In a historic referendum, Ireland is poised to repeal its abortion ban, exit polls show

In a historic referendum, Ireland is poised to repeal its abortion ban, exit polls show
Demonstrators for and against Ireland's strict ban on abortion express themselves in Dublin. (Jeff J. Mitchell / Getty Images)

Exit polls late Friday showed that Ireland was poised to repeal its constitutional ban on abortion in a historic referendum that divided the nation during the run-up to the election.

After voting ended, an exit poll showed that 68% of the voters cast ballots to rescind the ban, which outlaws almost all abortions — even in cases of rape or health risks to a pregnant woman. The poll showed that 32% opposed any change. A second exit poll, by broadcaster RTE, showed a 69%-to-31% margin in favor of repeal.


The numbers were startling in an election that was expected to be razor-close.

Voters were asked to repeal the 8th Amendment of the Irish Constitution, which grants equal rights to life for the mother and the unborn. Irish voters approved the amendment in 1983, by a margin almost identical to that now supporting its repeal, after a massive campaign by religious groups seeking to prevent Ireland from following Britain and the U.S. in liberalizing abortion laws.

Early turnout was inconsistent in polling stations across the country but picked up in the hours before polls closed at 10 p.m., according to local news reports.

"Yes in danger of failing," read a warning issued by Together for Yes, the official pro-choice campaign, on social media at around 5 p.m. "Please get to the polls, and bring people with you!"

Thousands of Irish citizens flooded the country's ports and airports on Friday, returning from around the globe to vote. Irish voters who live abroad are not allowed to cast ballots by mail and must return if they wish to vote.

"I was actually not going to come back; I thought I couldn't afford it or take the time," said Sarah Bunce, 24, who changed her mind and arrived in Dublin from Vitoria-Gasteiz, Spain, to cast a ballot in her hometown of Ennis in favor of ending the abortion ban. "It's something that I feel really strongly about. I think it's progress."

Outside a polling station in central Dublin, Teresa Brody, who said she lost her first child to miscarriage 50 years ago, said she voted against ending the ban. "It was horrendous, and God help anyone who goes through with an abortion, because I went through misery and I still pray for that child," she said.

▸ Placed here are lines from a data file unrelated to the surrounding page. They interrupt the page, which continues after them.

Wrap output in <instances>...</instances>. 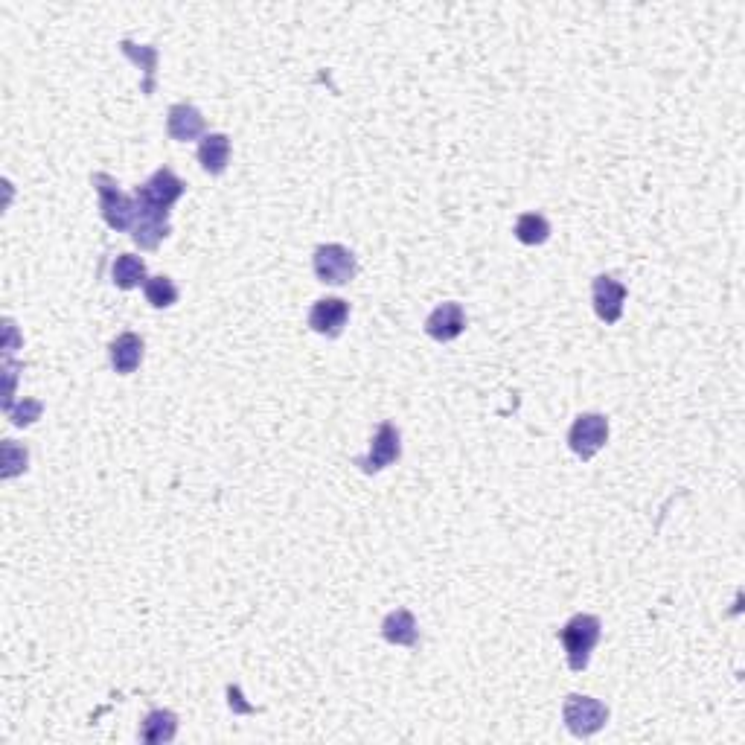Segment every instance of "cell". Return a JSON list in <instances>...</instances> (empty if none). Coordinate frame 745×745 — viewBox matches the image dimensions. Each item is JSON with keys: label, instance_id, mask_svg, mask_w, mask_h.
<instances>
[{"label": "cell", "instance_id": "cell-1", "mask_svg": "<svg viewBox=\"0 0 745 745\" xmlns=\"http://www.w3.org/2000/svg\"><path fill=\"white\" fill-rule=\"evenodd\" d=\"M603 635V623L600 617L594 615H574L562 629H559V641L565 647V655H568V667L574 673H583L591 661V652L597 647Z\"/></svg>", "mask_w": 745, "mask_h": 745}, {"label": "cell", "instance_id": "cell-2", "mask_svg": "<svg viewBox=\"0 0 745 745\" xmlns=\"http://www.w3.org/2000/svg\"><path fill=\"white\" fill-rule=\"evenodd\" d=\"M91 184H94V190L99 195V210H102L105 225L111 227V230H117V233L131 230L134 219H137V201H134V195L123 193L120 184L111 175H105V172H97L91 178Z\"/></svg>", "mask_w": 745, "mask_h": 745}, {"label": "cell", "instance_id": "cell-3", "mask_svg": "<svg viewBox=\"0 0 745 745\" xmlns=\"http://www.w3.org/2000/svg\"><path fill=\"white\" fill-rule=\"evenodd\" d=\"M562 719H565V728L574 734V737H591L597 731L606 728L609 722V708L600 702V699H591V696H580V693H571L562 705Z\"/></svg>", "mask_w": 745, "mask_h": 745}, {"label": "cell", "instance_id": "cell-4", "mask_svg": "<svg viewBox=\"0 0 745 745\" xmlns=\"http://www.w3.org/2000/svg\"><path fill=\"white\" fill-rule=\"evenodd\" d=\"M315 277L326 286H347L358 271L356 254L344 245H321L312 257Z\"/></svg>", "mask_w": 745, "mask_h": 745}, {"label": "cell", "instance_id": "cell-5", "mask_svg": "<svg viewBox=\"0 0 745 745\" xmlns=\"http://www.w3.org/2000/svg\"><path fill=\"white\" fill-rule=\"evenodd\" d=\"M402 454V437H399V428L393 422H382L370 440V452L364 457H356V466L364 472V475H376L382 469L393 466Z\"/></svg>", "mask_w": 745, "mask_h": 745}, {"label": "cell", "instance_id": "cell-6", "mask_svg": "<svg viewBox=\"0 0 745 745\" xmlns=\"http://www.w3.org/2000/svg\"><path fill=\"white\" fill-rule=\"evenodd\" d=\"M609 440V420L603 414H580L571 431H568V446L580 460H591Z\"/></svg>", "mask_w": 745, "mask_h": 745}, {"label": "cell", "instance_id": "cell-7", "mask_svg": "<svg viewBox=\"0 0 745 745\" xmlns=\"http://www.w3.org/2000/svg\"><path fill=\"white\" fill-rule=\"evenodd\" d=\"M184 190H187V184L172 169L163 166L143 187L134 190V198L143 201V204H149V207H155V210H166L169 213V207L184 195Z\"/></svg>", "mask_w": 745, "mask_h": 745}, {"label": "cell", "instance_id": "cell-8", "mask_svg": "<svg viewBox=\"0 0 745 745\" xmlns=\"http://www.w3.org/2000/svg\"><path fill=\"white\" fill-rule=\"evenodd\" d=\"M166 236H169V213L137 201V219H134V227H131L134 245L140 251H155L161 245V239H166Z\"/></svg>", "mask_w": 745, "mask_h": 745}, {"label": "cell", "instance_id": "cell-9", "mask_svg": "<svg viewBox=\"0 0 745 745\" xmlns=\"http://www.w3.org/2000/svg\"><path fill=\"white\" fill-rule=\"evenodd\" d=\"M591 303L603 324H617L623 315V303H626V286L617 283L609 274H600L591 283Z\"/></svg>", "mask_w": 745, "mask_h": 745}, {"label": "cell", "instance_id": "cell-10", "mask_svg": "<svg viewBox=\"0 0 745 745\" xmlns=\"http://www.w3.org/2000/svg\"><path fill=\"white\" fill-rule=\"evenodd\" d=\"M347 321H350V303L341 297H324L309 309V326L326 338H338Z\"/></svg>", "mask_w": 745, "mask_h": 745}, {"label": "cell", "instance_id": "cell-11", "mask_svg": "<svg viewBox=\"0 0 745 745\" xmlns=\"http://www.w3.org/2000/svg\"><path fill=\"white\" fill-rule=\"evenodd\" d=\"M463 329H466V312L460 303H440L425 321V332L440 344H449L454 338H460Z\"/></svg>", "mask_w": 745, "mask_h": 745}, {"label": "cell", "instance_id": "cell-12", "mask_svg": "<svg viewBox=\"0 0 745 745\" xmlns=\"http://www.w3.org/2000/svg\"><path fill=\"white\" fill-rule=\"evenodd\" d=\"M166 131H169L172 140L190 143V140H198L204 134V117H201V111L195 105H190V102H178L166 114Z\"/></svg>", "mask_w": 745, "mask_h": 745}, {"label": "cell", "instance_id": "cell-13", "mask_svg": "<svg viewBox=\"0 0 745 745\" xmlns=\"http://www.w3.org/2000/svg\"><path fill=\"white\" fill-rule=\"evenodd\" d=\"M198 163L207 175H222L230 163V137L222 131L204 134L198 143Z\"/></svg>", "mask_w": 745, "mask_h": 745}, {"label": "cell", "instance_id": "cell-14", "mask_svg": "<svg viewBox=\"0 0 745 745\" xmlns=\"http://www.w3.org/2000/svg\"><path fill=\"white\" fill-rule=\"evenodd\" d=\"M382 638L393 644V647H414L420 641V626L417 617L411 615L408 609H396L385 617L382 623Z\"/></svg>", "mask_w": 745, "mask_h": 745}, {"label": "cell", "instance_id": "cell-15", "mask_svg": "<svg viewBox=\"0 0 745 745\" xmlns=\"http://www.w3.org/2000/svg\"><path fill=\"white\" fill-rule=\"evenodd\" d=\"M143 361V338L134 332H123L111 341V367L120 376H131Z\"/></svg>", "mask_w": 745, "mask_h": 745}, {"label": "cell", "instance_id": "cell-16", "mask_svg": "<svg viewBox=\"0 0 745 745\" xmlns=\"http://www.w3.org/2000/svg\"><path fill=\"white\" fill-rule=\"evenodd\" d=\"M175 734H178V716L172 711H149L146 719L140 722V743H172Z\"/></svg>", "mask_w": 745, "mask_h": 745}, {"label": "cell", "instance_id": "cell-17", "mask_svg": "<svg viewBox=\"0 0 745 745\" xmlns=\"http://www.w3.org/2000/svg\"><path fill=\"white\" fill-rule=\"evenodd\" d=\"M120 50H123L126 59H131L134 65L146 73L143 94L152 97L155 94V73H158V47H152V44H134V41H120Z\"/></svg>", "mask_w": 745, "mask_h": 745}, {"label": "cell", "instance_id": "cell-18", "mask_svg": "<svg viewBox=\"0 0 745 745\" xmlns=\"http://www.w3.org/2000/svg\"><path fill=\"white\" fill-rule=\"evenodd\" d=\"M111 280H114V286L117 289H123V292H131V289H140V286H146V262L140 260V257H134V254H120L114 265H111Z\"/></svg>", "mask_w": 745, "mask_h": 745}, {"label": "cell", "instance_id": "cell-19", "mask_svg": "<svg viewBox=\"0 0 745 745\" xmlns=\"http://www.w3.org/2000/svg\"><path fill=\"white\" fill-rule=\"evenodd\" d=\"M516 239L521 245H545L551 239V222L542 213H521L516 222Z\"/></svg>", "mask_w": 745, "mask_h": 745}, {"label": "cell", "instance_id": "cell-20", "mask_svg": "<svg viewBox=\"0 0 745 745\" xmlns=\"http://www.w3.org/2000/svg\"><path fill=\"white\" fill-rule=\"evenodd\" d=\"M143 292H146V300H149L155 309H169V306L178 303V286H175L166 274L149 277L146 286H143Z\"/></svg>", "mask_w": 745, "mask_h": 745}, {"label": "cell", "instance_id": "cell-21", "mask_svg": "<svg viewBox=\"0 0 745 745\" xmlns=\"http://www.w3.org/2000/svg\"><path fill=\"white\" fill-rule=\"evenodd\" d=\"M27 460H30L27 449H21L15 440H6V443H3V478L21 475V472L27 469Z\"/></svg>", "mask_w": 745, "mask_h": 745}, {"label": "cell", "instance_id": "cell-22", "mask_svg": "<svg viewBox=\"0 0 745 745\" xmlns=\"http://www.w3.org/2000/svg\"><path fill=\"white\" fill-rule=\"evenodd\" d=\"M41 411H44V405H41L38 399H24L21 408H12V411H6V414H9V420L21 428V425H33V422L41 417Z\"/></svg>", "mask_w": 745, "mask_h": 745}]
</instances>
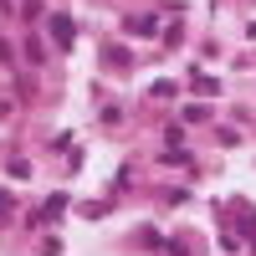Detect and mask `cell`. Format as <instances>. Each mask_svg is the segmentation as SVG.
Instances as JSON below:
<instances>
[{"instance_id": "6da1fadb", "label": "cell", "mask_w": 256, "mask_h": 256, "mask_svg": "<svg viewBox=\"0 0 256 256\" xmlns=\"http://www.w3.org/2000/svg\"><path fill=\"white\" fill-rule=\"evenodd\" d=\"M52 31H56L62 46H67V41H72V20H67V16H52Z\"/></svg>"}]
</instances>
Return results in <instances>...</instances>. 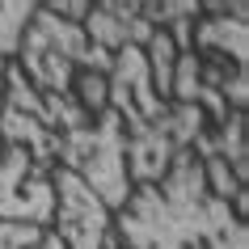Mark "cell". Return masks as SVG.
Segmentation results:
<instances>
[{"label": "cell", "instance_id": "cell-1", "mask_svg": "<svg viewBox=\"0 0 249 249\" xmlns=\"http://www.w3.org/2000/svg\"><path fill=\"white\" fill-rule=\"evenodd\" d=\"M110 224L123 249H249L245 220L207 190L190 148L173 157L160 182L135 186Z\"/></svg>", "mask_w": 249, "mask_h": 249}, {"label": "cell", "instance_id": "cell-13", "mask_svg": "<svg viewBox=\"0 0 249 249\" xmlns=\"http://www.w3.org/2000/svg\"><path fill=\"white\" fill-rule=\"evenodd\" d=\"M89 4H93V0H51V4H42V9H51L59 21H72V26H80V21L89 17Z\"/></svg>", "mask_w": 249, "mask_h": 249}, {"label": "cell", "instance_id": "cell-2", "mask_svg": "<svg viewBox=\"0 0 249 249\" xmlns=\"http://www.w3.org/2000/svg\"><path fill=\"white\" fill-rule=\"evenodd\" d=\"M110 89V110L123 123V144H127V178L131 186L160 182L173 157L198 140L207 127L203 110L195 106H173L160 102L148 76L144 51L140 47H123L114 51V68L106 76Z\"/></svg>", "mask_w": 249, "mask_h": 249}, {"label": "cell", "instance_id": "cell-6", "mask_svg": "<svg viewBox=\"0 0 249 249\" xmlns=\"http://www.w3.org/2000/svg\"><path fill=\"white\" fill-rule=\"evenodd\" d=\"M51 173L38 169L26 148L0 140V224L51 228V215H55Z\"/></svg>", "mask_w": 249, "mask_h": 249}, {"label": "cell", "instance_id": "cell-5", "mask_svg": "<svg viewBox=\"0 0 249 249\" xmlns=\"http://www.w3.org/2000/svg\"><path fill=\"white\" fill-rule=\"evenodd\" d=\"M0 140L4 144L26 148L30 160L38 169H59V135H55V118L38 93L30 89L21 68H4V85H0Z\"/></svg>", "mask_w": 249, "mask_h": 249}, {"label": "cell", "instance_id": "cell-10", "mask_svg": "<svg viewBox=\"0 0 249 249\" xmlns=\"http://www.w3.org/2000/svg\"><path fill=\"white\" fill-rule=\"evenodd\" d=\"M34 9L38 0H0V85H4V68L17 59V38L34 17Z\"/></svg>", "mask_w": 249, "mask_h": 249}, {"label": "cell", "instance_id": "cell-11", "mask_svg": "<svg viewBox=\"0 0 249 249\" xmlns=\"http://www.w3.org/2000/svg\"><path fill=\"white\" fill-rule=\"evenodd\" d=\"M72 97H76L89 114H102L110 106V89H106V76H93V72H76L72 80Z\"/></svg>", "mask_w": 249, "mask_h": 249}, {"label": "cell", "instance_id": "cell-12", "mask_svg": "<svg viewBox=\"0 0 249 249\" xmlns=\"http://www.w3.org/2000/svg\"><path fill=\"white\" fill-rule=\"evenodd\" d=\"M47 228H30V224H0V249H30L38 245Z\"/></svg>", "mask_w": 249, "mask_h": 249}, {"label": "cell", "instance_id": "cell-15", "mask_svg": "<svg viewBox=\"0 0 249 249\" xmlns=\"http://www.w3.org/2000/svg\"><path fill=\"white\" fill-rule=\"evenodd\" d=\"M106 249H123V245H118V236H110V245H106Z\"/></svg>", "mask_w": 249, "mask_h": 249}, {"label": "cell", "instance_id": "cell-14", "mask_svg": "<svg viewBox=\"0 0 249 249\" xmlns=\"http://www.w3.org/2000/svg\"><path fill=\"white\" fill-rule=\"evenodd\" d=\"M30 249H64V241H59V236L47 228V232H42V241H38V245H30Z\"/></svg>", "mask_w": 249, "mask_h": 249}, {"label": "cell", "instance_id": "cell-9", "mask_svg": "<svg viewBox=\"0 0 249 249\" xmlns=\"http://www.w3.org/2000/svg\"><path fill=\"white\" fill-rule=\"evenodd\" d=\"M211 152L232 169V178L241 186H249V144H245V114L232 110L224 118V127L211 131Z\"/></svg>", "mask_w": 249, "mask_h": 249}, {"label": "cell", "instance_id": "cell-8", "mask_svg": "<svg viewBox=\"0 0 249 249\" xmlns=\"http://www.w3.org/2000/svg\"><path fill=\"white\" fill-rule=\"evenodd\" d=\"M80 30L106 55L123 51V47H140L144 51V42L152 38V26L144 21L140 0H97V4H89V17L80 21Z\"/></svg>", "mask_w": 249, "mask_h": 249}, {"label": "cell", "instance_id": "cell-3", "mask_svg": "<svg viewBox=\"0 0 249 249\" xmlns=\"http://www.w3.org/2000/svg\"><path fill=\"white\" fill-rule=\"evenodd\" d=\"M59 135V169L76 173L102 207L114 215L131 198V178H127V144H123V123L106 106L102 114H89L85 106L68 93L59 102H47Z\"/></svg>", "mask_w": 249, "mask_h": 249}, {"label": "cell", "instance_id": "cell-7", "mask_svg": "<svg viewBox=\"0 0 249 249\" xmlns=\"http://www.w3.org/2000/svg\"><path fill=\"white\" fill-rule=\"evenodd\" d=\"M190 51L249 72V0H228V13H203L190 30Z\"/></svg>", "mask_w": 249, "mask_h": 249}, {"label": "cell", "instance_id": "cell-4", "mask_svg": "<svg viewBox=\"0 0 249 249\" xmlns=\"http://www.w3.org/2000/svg\"><path fill=\"white\" fill-rule=\"evenodd\" d=\"M17 68L30 80V89L42 102H59L72 93L76 72H93V76H110L114 55H106L102 47H93L85 38V30L72 21H59L51 9H34L26 21L21 38H17Z\"/></svg>", "mask_w": 249, "mask_h": 249}]
</instances>
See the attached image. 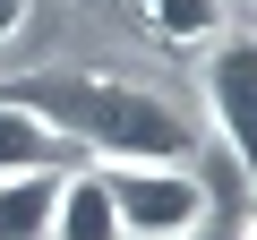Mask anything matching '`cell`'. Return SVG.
Here are the masks:
<instances>
[{
  "label": "cell",
  "mask_w": 257,
  "mask_h": 240,
  "mask_svg": "<svg viewBox=\"0 0 257 240\" xmlns=\"http://www.w3.org/2000/svg\"><path fill=\"white\" fill-rule=\"evenodd\" d=\"M26 18H35V0H0V52L26 35Z\"/></svg>",
  "instance_id": "ba28073f"
},
{
  "label": "cell",
  "mask_w": 257,
  "mask_h": 240,
  "mask_svg": "<svg viewBox=\"0 0 257 240\" xmlns=\"http://www.w3.org/2000/svg\"><path fill=\"white\" fill-rule=\"evenodd\" d=\"M52 240H120V214L103 197V172H69L52 206Z\"/></svg>",
  "instance_id": "8992f818"
},
{
  "label": "cell",
  "mask_w": 257,
  "mask_h": 240,
  "mask_svg": "<svg viewBox=\"0 0 257 240\" xmlns=\"http://www.w3.org/2000/svg\"><path fill=\"white\" fill-rule=\"evenodd\" d=\"M103 197L120 214V240H189L214 214L189 163H103Z\"/></svg>",
  "instance_id": "7a4b0ae2"
},
{
  "label": "cell",
  "mask_w": 257,
  "mask_h": 240,
  "mask_svg": "<svg viewBox=\"0 0 257 240\" xmlns=\"http://www.w3.org/2000/svg\"><path fill=\"white\" fill-rule=\"evenodd\" d=\"M60 180H69V172H26V180H0V240H52Z\"/></svg>",
  "instance_id": "52a82bcc"
},
{
  "label": "cell",
  "mask_w": 257,
  "mask_h": 240,
  "mask_svg": "<svg viewBox=\"0 0 257 240\" xmlns=\"http://www.w3.org/2000/svg\"><path fill=\"white\" fill-rule=\"evenodd\" d=\"M197 60H206V69H197V94H206V120H214V146H223V155H248V77H257L248 35H223V43H206ZM206 120H197V129H206Z\"/></svg>",
  "instance_id": "3957f363"
},
{
  "label": "cell",
  "mask_w": 257,
  "mask_h": 240,
  "mask_svg": "<svg viewBox=\"0 0 257 240\" xmlns=\"http://www.w3.org/2000/svg\"><path fill=\"white\" fill-rule=\"evenodd\" d=\"M86 155L69 146V138H52L35 111H18V103H0V180H26V172H77Z\"/></svg>",
  "instance_id": "277c9868"
},
{
  "label": "cell",
  "mask_w": 257,
  "mask_h": 240,
  "mask_svg": "<svg viewBox=\"0 0 257 240\" xmlns=\"http://www.w3.org/2000/svg\"><path fill=\"white\" fill-rule=\"evenodd\" d=\"M0 103L35 111L52 138H69L77 155H103V163H189L206 146V129L155 86L138 77H103V69H35V77H9Z\"/></svg>",
  "instance_id": "6da1fadb"
},
{
  "label": "cell",
  "mask_w": 257,
  "mask_h": 240,
  "mask_svg": "<svg viewBox=\"0 0 257 240\" xmlns=\"http://www.w3.org/2000/svg\"><path fill=\"white\" fill-rule=\"evenodd\" d=\"M189 240H248V223H231V214H206V223H197Z\"/></svg>",
  "instance_id": "9c48e42d"
},
{
  "label": "cell",
  "mask_w": 257,
  "mask_h": 240,
  "mask_svg": "<svg viewBox=\"0 0 257 240\" xmlns=\"http://www.w3.org/2000/svg\"><path fill=\"white\" fill-rule=\"evenodd\" d=\"M138 18H146L155 43H172V52H206V43L231 35V0H138Z\"/></svg>",
  "instance_id": "5b68a950"
}]
</instances>
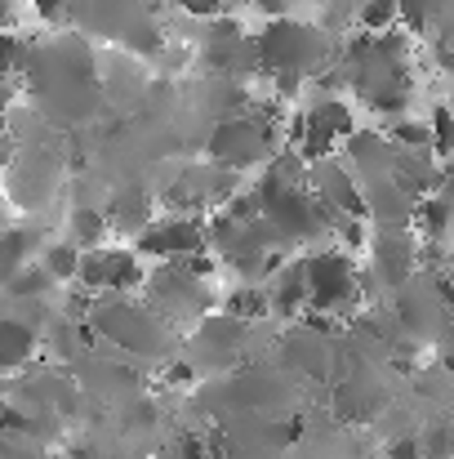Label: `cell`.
Masks as SVG:
<instances>
[{
    "label": "cell",
    "instance_id": "603a6c76",
    "mask_svg": "<svg viewBox=\"0 0 454 459\" xmlns=\"http://www.w3.org/2000/svg\"><path fill=\"white\" fill-rule=\"evenodd\" d=\"M388 459H424L419 437H401V442H392V446H388Z\"/></svg>",
    "mask_w": 454,
    "mask_h": 459
},
{
    "label": "cell",
    "instance_id": "5bb4252c",
    "mask_svg": "<svg viewBox=\"0 0 454 459\" xmlns=\"http://www.w3.org/2000/svg\"><path fill=\"white\" fill-rule=\"evenodd\" d=\"M268 304L277 316H303L307 312V281H303V259H290L272 281H268Z\"/></svg>",
    "mask_w": 454,
    "mask_h": 459
},
{
    "label": "cell",
    "instance_id": "4dcf8cb0",
    "mask_svg": "<svg viewBox=\"0 0 454 459\" xmlns=\"http://www.w3.org/2000/svg\"><path fill=\"white\" fill-rule=\"evenodd\" d=\"M227 4H241V0H223V9H227Z\"/></svg>",
    "mask_w": 454,
    "mask_h": 459
},
{
    "label": "cell",
    "instance_id": "ffe728a7",
    "mask_svg": "<svg viewBox=\"0 0 454 459\" xmlns=\"http://www.w3.org/2000/svg\"><path fill=\"white\" fill-rule=\"evenodd\" d=\"M437 18V0H397V22L406 27V36H424Z\"/></svg>",
    "mask_w": 454,
    "mask_h": 459
},
{
    "label": "cell",
    "instance_id": "4316f807",
    "mask_svg": "<svg viewBox=\"0 0 454 459\" xmlns=\"http://www.w3.org/2000/svg\"><path fill=\"white\" fill-rule=\"evenodd\" d=\"M9 156H13V139H9V126L0 121V165H9Z\"/></svg>",
    "mask_w": 454,
    "mask_h": 459
},
{
    "label": "cell",
    "instance_id": "9a60e30c",
    "mask_svg": "<svg viewBox=\"0 0 454 459\" xmlns=\"http://www.w3.org/2000/svg\"><path fill=\"white\" fill-rule=\"evenodd\" d=\"M450 223H454V201L446 192H433L415 205V237L424 241H446L450 237Z\"/></svg>",
    "mask_w": 454,
    "mask_h": 459
},
{
    "label": "cell",
    "instance_id": "52a82bcc",
    "mask_svg": "<svg viewBox=\"0 0 454 459\" xmlns=\"http://www.w3.org/2000/svg\"><path fill=\"white\" fill-rule=\"evenodd\" d=\"M210 250V228L205 214H156L148 228L139 232V255L160 259V264H183Z\"/></svg>",
    "mask_w": 454,
    "mask_h": 459
},
{
    "label": "cell",
    "instance_id": "7a4b0ae2",
    "mask_svg": "<svg viewBox=\"0 0 454 459\" xmlns=\"http://www.w3.org/2000/svg\"><path fill=\"white\" fill-rule=\"evenodd\" d=\"M303 281H307V312L312 316H330V321L352 316L361 295H365L356 255H347L343 246L307 250L303 255Z\"/></svg>",
    "mask_w": 454,
    "mask_h": 459
},
{
    "label": "cell",
    "instance_id": "277c9868",
    "mask_svg": "<svg viewBox=\"0 0 454 459\" xmlns=\"http://www.w3.org/2000/svg\"><path fill=\"white\" fill-rule=\"evenodd\" d=\"M277 148V126L272 117H259V112H236V117H223L210 139H205V156L210 165L218 169H232V174H245V169H259L272 160Z\"/></svg>",
    "mask_w": 454,
    "mask_h": 459
},
{
    "label": "cell",
    "instance_id": "6da1fadb",
    "mask_svg": "<svg viewBox=\"0 0 454 459\" xmlns=\"http://www.w3.org/2000/svg\"><path fill=\"white\" fill-rule=\"evenodd\" d=\"M85 325L99 339H107L112 348L139 357V361H165L169 348H174V330L143 299H130V295H103V299H94Z\"/></svg>",
    "mask_w": 454,
    "mask_h": 459
},
{
    "label": "cell",
    "instance_id": "83f0119b",
    "mask_svg": "<svg viewBox=\"0 0 454 459\" xmlns=\"http://www.w3.org/2000/svg\"><path fill=\"white\" fill-rule=\"evenodd\" d=\"M9 219H13V205H9V196H0V232H4V228H13Z\"/></svg>",
    "mask_w": 454,
    "mask_h": 459
},
{
    "label": "cell",
    "instance_id": "8fae6325",
    "mask_svg": "<svg viewBox=\"0 0 454 459\" xmlns=\"http://www.w3.org/2000/svg\"><path fill=\"white\" fill-rule=\"evenodd\" d=\"M36 352H40V330L22 321L18 312H0V375L31 366Z\"/></svg>",
    "mask_w": 454,
    "mask_h": 459
},
{
    "label": "cell",
    "instance_id": "f546056e",
    "mask_svg": "<svg viewBox=\"0 0 454 459\" xmlns=\"http://www.w3.org/2000/svg\"><path fill=\"white\" fill-rule=\"evenodd\" d=\"M446 174H450V183H454V160H446Z\"/></svg>",
    "mask_w": 454,
    "mask_h": 459
},
{
    "label": "cell",
    "instance_id": "2e32d148",
    "mask_svg": "<svg viewBox=\"0 0 454 459\" xmlns=\"http://www.w3.org/2000/svg\"><path fill=\"white\" fill-rule=\"evenodd\" d=\"M107 232H112V223H107L103 210H94V205H76V210H72L67 241H72L81 255H85V250H99V246L107 241Z\"/></svg>",
    "mask_w": 454,
    "mask_h": 459
},
{
    "label": "cell",
    "instance_id": "484cf974",
    "mask_svg": "<svg viewBox=\"0 0 454 459\" xmlns=\"http://www.w3.org/2000/svg\"><path fill=\"white\" fill-rule=\"evenodd\" d=\"M36 9H40V18H58L67 9V0H36Z\"/></svg>",
    "mask_w": 454,
    "mask_h": 459
},
{
    "label": "cell",
    "instance_id": "3957f363",
    "mask_svg": "<svg viewBox=\"0 0 454 459\" xmlns=\"http://www.w3.org/2000/svg\"><path fill=\"white\" fill-rule=\"evenodd\" d=\"M334 54L330 36L312 22H299V18H272L268 31L259 36V67L268 76H295V81H307L325 67V58Z\"/></svg>",
    "mask_w": 454,
    "mask_h": 459
},
{
    "label": "cell",
    "instance_id": "1f68e13d",
    "mask_svg": "<svg viewBox=\"0 0 454 459\" xmlns=\"http://www.w3.org/2000/svg\"><path fill=\"white\" fill-rule=\"evenodd\" d=\"M0 9H4V0H0Z\"/></svg>",
    "mask_w": 454,
    "mask_h": 459
},
{
    "label": "cell",
    "instance_id": "cb8c5ba5",
    "mask_svg": "<svg viewBox=\"0 0 454 459\" xmlns=\"http://www.w3.org/2000/svg\"><path fill=\"white\" fill-rule=\"evenodd\" d=\"M437 63H441L446 76H454V40H441V45H437Z\"/></svg>",
    "mask_w": 454,
    "mask_h": 459
},
{
    "label": "cell",
    "instance_id": "4fadbf2b",
    "mask_svg": "<svg viewBox=\"0 0 454 459\" xmlns=\"http://www.w3.org/2000/svg\"><path fill=\"white\" fill-rule=\"evenodd\" d=\"M36 255H40L36 228H4V232H0V290H4L27 264H36Z\"/></svg>",
    "mask_w": 454,
    "mask_h": 459
},
{
    "label": "cell",
    "instance_id": "7c38bea8",
    "mask_svg": "<svg viewBox=\"0 0 454 459\" xmlns=\"http://www.w3.org/2000/svg\"><path fill=\"white\" fill-rule=\"evenodd\" d=\"M103 214H107V223L116 232H143L156 219V201H151V192L143 183H125V187H116V196Z\"/></svg>",
    "mask_w": 454,
    "mask_h": 459
},
{
    "label": "cell",
    "instance_id": "44dd1931",
    "mask_svg": "<svg viewBox=\"0 0 454 459\" xmlns=\"http://www.w3.org/2000/svg\"><path fill=\"white\" fill-rule=\"evenodd\" d=\"M424 459H454V429H433L428 437H419Z\"/></svg>",
    "mask_w": 454,
    "mask_h": 459
},
{
    "label": "cell",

Health Minister Simon Harris promised that if the referendum passes, the center-right government would work to legalize abortion for pregnancies up to 12 weeks, and beyond that in cases in which a woman's health is at risk or the fetus is diagnosed with a fatal condition.

The minority government, however, will require support from other parties and independent politicians to pass such legislation.

The official counting of ballots will begin early Saturday. Results are expected by the early evening.